February 26, 2018

Avalanche Danger Update

New snow and wind has increased avalanche danger in Chugach State Park. Dangerous avalanche conditions exist. Careful snowpack evaluation, cautious route-finding, and conservative decision-making essential. Natural avalanches possible; human triggered avalanches likely. Small avalanches in many areas; or large avalanches in specific areas; or very large avalanches in isolated areas.

Several inches of new snow has already fallen across Chugach State Park, and it’s still snowing (as of 5:00pm). The Indian Pass snotel (2350′) seems to be recording ~8” of new snow. Both the Penguin Peak and Arctic Valley weather stations have recorded southerly winds capable of building wind slabs that may fail naturally, or be especially sensitive to human triggers. Winds have calmed at Penguin, where they were blowing more easterly at their strongest. At Arctic Valley, winds have been significantly stronger and are still blowing moderate with strong gusts.

Avalanche problems:

Widespread D2 (could bury, injure, or kill a person) wind slabs that may be very sensitive to human triggers on terrain steeper than 35* (especially leeward terrain with deeper snow along ridges, near peaks, and in catchment areas) are very likely above 2500′. Be especially cautious around fatter, more bulbous pockets of wind loaded snow. Recent avalanches, shooting cracks, and hollow or punchy feeling snow are obvious clues to wind slab danger. Leeward terrain during the storm has been generally southerly, but winds will become more northerly as the storm clears out into Tuesday. There is ample loose snow for transport. Expect further wind slab development if moderate northerly winds manifest. Wind slabs are expected to behave with soft slab characteristics and break at or below a human trigger.
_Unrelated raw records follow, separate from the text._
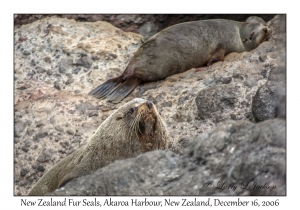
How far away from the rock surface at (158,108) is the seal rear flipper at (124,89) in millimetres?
99

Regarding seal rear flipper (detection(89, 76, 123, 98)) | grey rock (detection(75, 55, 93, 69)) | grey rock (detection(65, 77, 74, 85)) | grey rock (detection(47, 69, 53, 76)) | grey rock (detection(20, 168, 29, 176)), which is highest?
grey rock (detection(75, 55, 93, 69))

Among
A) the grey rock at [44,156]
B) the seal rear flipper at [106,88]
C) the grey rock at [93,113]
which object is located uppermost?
the seal rear flipper at [106,88]

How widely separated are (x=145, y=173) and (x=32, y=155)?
3903 mm

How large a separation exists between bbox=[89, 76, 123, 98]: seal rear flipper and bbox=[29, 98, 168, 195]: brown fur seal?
7.07ft

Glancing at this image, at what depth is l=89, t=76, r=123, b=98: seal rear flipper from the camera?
9.10 metres

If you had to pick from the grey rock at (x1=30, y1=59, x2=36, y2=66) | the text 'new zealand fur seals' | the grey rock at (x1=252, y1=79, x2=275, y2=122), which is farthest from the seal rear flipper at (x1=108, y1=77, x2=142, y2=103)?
the grey rock at (x1=252, y1=79, x2=275, y2=122)

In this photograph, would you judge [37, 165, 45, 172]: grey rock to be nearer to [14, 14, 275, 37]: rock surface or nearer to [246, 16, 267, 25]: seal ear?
[14, 14, 275, 37]: rock surface

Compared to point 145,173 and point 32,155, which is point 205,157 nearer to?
point 145,173

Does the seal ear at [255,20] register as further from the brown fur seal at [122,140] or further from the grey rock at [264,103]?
the brown fur seal at [122,140]

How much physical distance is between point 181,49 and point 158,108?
1.62m

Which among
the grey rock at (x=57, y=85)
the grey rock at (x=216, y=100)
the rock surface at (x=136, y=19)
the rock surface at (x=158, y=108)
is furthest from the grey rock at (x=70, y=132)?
the rock surface at (x=136, y=19)

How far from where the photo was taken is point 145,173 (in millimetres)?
4758

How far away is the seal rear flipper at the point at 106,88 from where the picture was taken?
9101 millimetres

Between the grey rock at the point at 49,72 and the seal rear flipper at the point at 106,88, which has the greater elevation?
the grey rock at the point at 49,72
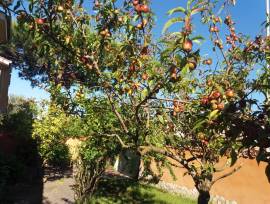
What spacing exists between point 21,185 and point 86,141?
4040 mm

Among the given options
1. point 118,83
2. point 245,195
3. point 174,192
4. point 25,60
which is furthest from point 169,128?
point 25,60

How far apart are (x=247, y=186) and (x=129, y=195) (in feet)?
16.2

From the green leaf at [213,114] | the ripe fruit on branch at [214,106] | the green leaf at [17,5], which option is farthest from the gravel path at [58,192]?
the green leaf at [213,114]

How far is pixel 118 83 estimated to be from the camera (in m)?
5.88

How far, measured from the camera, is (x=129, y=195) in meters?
17.0

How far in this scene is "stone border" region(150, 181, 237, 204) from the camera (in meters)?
17.4

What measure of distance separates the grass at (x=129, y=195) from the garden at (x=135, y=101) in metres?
0.06

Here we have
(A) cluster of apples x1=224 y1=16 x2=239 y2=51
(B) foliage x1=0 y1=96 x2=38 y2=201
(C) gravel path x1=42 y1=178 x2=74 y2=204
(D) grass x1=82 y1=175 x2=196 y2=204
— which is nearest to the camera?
(A) cluster of apples x1=224 y1=16 x2=239 y2=51

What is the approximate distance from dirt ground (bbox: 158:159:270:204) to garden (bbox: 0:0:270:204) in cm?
174

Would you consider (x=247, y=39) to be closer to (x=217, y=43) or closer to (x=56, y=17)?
(x=217, y=43)

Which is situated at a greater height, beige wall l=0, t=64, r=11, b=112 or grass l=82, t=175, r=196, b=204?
beige wall l=0, t=64, r=11, b=112

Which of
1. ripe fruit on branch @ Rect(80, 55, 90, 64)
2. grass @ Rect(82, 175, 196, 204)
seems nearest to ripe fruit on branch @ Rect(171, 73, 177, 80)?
ripe fruit on branch @ Rect(80, 55, 90, 64)

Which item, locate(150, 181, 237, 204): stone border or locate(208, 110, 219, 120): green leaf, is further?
locate(150, 181, 237, 204): stone border

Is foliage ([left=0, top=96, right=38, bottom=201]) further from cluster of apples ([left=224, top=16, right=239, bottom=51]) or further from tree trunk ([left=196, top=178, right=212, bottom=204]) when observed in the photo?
cluster of apples ([left=224, top=16, right=239, bottom=51])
Persistent slabs to D3 in size are possible on terrain steeper than 35* above 2500′. They may be sensitive to human triggers, or stubborn. This is a less predictable and higher consequence avalanche problem. Two primary persistent slab problems exist, and will be further stressed from the new snow and wind loading:
1. A thin persistent weak layer of facets and buried surface hoar is sandwiched between two wind-packed layers in the upper half to third of the snowpack
2. Large and extremely weak and loose depth hoar exists above the ground, at the base of the snowpack, in most areas.
These persistent slabs may present dangerous hard slab characteristics releasing above and around a human trigger making escape difficult, or releasing remotely from a trigger on adjacent but connected terrain. As these persistent slabs had been more identifiable by a stout wind slab near the surface prior to the recent snow, they are now more deeply buried by fresh and soft snow. It will take thorough stability assessment via snowpits, layer analysis, and stability tests like an ECT to better understand this problem. Whumphing-collapsing and larger recent avalanches that seem to have broken within the old snow will be the most obvious red flags and clues to danger.
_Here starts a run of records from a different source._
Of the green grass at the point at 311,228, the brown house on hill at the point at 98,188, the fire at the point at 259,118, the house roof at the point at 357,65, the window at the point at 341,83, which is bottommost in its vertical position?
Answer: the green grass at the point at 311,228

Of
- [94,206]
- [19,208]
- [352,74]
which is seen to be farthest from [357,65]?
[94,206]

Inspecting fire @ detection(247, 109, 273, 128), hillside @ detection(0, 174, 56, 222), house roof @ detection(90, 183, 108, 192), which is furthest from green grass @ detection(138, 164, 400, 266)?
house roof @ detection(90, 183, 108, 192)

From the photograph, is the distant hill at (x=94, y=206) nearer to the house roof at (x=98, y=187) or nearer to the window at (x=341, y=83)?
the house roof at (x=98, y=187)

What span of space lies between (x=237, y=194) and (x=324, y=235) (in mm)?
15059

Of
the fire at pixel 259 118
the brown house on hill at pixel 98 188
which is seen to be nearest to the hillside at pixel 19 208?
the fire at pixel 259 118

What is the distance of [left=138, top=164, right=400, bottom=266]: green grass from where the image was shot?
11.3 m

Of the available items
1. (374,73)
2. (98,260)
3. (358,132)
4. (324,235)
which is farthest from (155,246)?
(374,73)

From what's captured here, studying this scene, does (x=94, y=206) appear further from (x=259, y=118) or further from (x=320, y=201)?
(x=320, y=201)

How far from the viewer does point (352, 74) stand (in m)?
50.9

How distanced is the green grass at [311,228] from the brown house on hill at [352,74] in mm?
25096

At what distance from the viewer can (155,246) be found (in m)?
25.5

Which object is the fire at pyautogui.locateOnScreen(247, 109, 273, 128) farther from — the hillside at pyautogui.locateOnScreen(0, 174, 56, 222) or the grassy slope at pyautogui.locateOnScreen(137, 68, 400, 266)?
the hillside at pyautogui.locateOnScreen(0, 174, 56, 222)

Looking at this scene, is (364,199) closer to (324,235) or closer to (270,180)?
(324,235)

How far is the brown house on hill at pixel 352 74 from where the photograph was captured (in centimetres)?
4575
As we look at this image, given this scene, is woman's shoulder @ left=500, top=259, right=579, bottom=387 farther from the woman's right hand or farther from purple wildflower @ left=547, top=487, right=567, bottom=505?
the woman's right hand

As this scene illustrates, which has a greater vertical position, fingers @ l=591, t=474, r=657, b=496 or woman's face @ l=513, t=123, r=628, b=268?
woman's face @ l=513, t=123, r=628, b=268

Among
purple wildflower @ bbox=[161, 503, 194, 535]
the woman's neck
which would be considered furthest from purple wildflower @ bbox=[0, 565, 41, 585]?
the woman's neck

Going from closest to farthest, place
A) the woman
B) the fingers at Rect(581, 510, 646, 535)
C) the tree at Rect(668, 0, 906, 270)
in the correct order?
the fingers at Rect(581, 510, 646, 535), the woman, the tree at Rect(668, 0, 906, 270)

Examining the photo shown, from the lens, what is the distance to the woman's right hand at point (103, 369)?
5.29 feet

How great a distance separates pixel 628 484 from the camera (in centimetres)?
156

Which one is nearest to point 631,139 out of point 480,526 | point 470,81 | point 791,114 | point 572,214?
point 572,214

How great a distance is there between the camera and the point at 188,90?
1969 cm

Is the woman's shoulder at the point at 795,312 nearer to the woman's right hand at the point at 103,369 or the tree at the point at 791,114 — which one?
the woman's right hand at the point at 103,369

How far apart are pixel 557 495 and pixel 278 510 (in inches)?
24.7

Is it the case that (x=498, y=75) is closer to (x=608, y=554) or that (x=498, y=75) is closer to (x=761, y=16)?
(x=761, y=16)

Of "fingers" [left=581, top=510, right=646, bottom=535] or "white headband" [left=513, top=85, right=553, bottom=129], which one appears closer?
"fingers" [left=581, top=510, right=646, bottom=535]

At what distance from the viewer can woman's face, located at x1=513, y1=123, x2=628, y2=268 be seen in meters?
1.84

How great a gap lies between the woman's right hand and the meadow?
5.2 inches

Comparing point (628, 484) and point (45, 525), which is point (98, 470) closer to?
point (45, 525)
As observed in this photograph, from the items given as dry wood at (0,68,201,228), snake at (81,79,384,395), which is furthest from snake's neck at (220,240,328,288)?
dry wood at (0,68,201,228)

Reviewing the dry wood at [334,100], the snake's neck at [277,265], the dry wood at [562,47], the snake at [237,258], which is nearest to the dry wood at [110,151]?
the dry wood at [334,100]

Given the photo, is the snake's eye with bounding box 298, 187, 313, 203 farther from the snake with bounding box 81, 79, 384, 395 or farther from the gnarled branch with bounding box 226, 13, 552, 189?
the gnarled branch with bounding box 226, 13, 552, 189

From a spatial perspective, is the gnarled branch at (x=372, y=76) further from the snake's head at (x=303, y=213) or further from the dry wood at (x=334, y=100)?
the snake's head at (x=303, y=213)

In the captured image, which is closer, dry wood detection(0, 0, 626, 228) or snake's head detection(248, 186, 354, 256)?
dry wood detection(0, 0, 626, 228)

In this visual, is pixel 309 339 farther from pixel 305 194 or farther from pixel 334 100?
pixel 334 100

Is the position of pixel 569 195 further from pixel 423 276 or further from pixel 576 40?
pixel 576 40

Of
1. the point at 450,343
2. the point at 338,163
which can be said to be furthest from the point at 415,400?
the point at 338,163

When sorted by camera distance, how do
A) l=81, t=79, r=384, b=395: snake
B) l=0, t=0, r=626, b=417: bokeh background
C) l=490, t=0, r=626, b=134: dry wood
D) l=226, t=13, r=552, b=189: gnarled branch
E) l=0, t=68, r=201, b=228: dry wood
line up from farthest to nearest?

Loose dry avalanches, or sluffs, are to be expected on wind sheltered terrain steeper than 40*. While these generally aren’t expected to be inherently large enough to bury, injure, or kill a person; it will be important to keep terrains traps and exposure in mind. A sluff could definitely cause a fall or loss of control that could prove dangerous or deadly considering the terrain.

Cornices, primarily over northerly aspects, are expected to have grown significantly and to be sensitive to human triggers. A cornice fall poses a twofold threat: it could collapse under a person causing them to fall, and the cornice fall could act as a trigger for a subsequent avalanche. Do not approach potentially corniced ridges to look down slope. Give cornices a wide berth as they may break off further back than expected.

Keep in mind that many popular trails in Chugach State Park (e.g. Falls Creek from Turnagain Arm and Powerline from Glen Alps) cross potentially dangerous avalanche paths and are exposed to overhead avalanche hazard. Be mindful of the terrain above you. In the near future, steep upper elevation terrain could release naturally (sending an avalanche into lower elevation and even flat terrain) or be remotely triggered from adjacent terrain.

If you’re planning to recreate in or around avalanche terrain, make sure that you:
1. Know how to identify avalanche terrain (i.e. snow covered terrain steeper than 30*), assess stability, and practice safe travel protocols.
2. Carry essential rescue gear (beacon, shovel, probe) and all other gear and attire necessary for your chosen endeavor and any unforeseen circumstances that might arise.
3. Communicate the plan (i.e. route and expected return time) for your outdoor endeavor to someone that is staying in town and could respond in the case of emergency.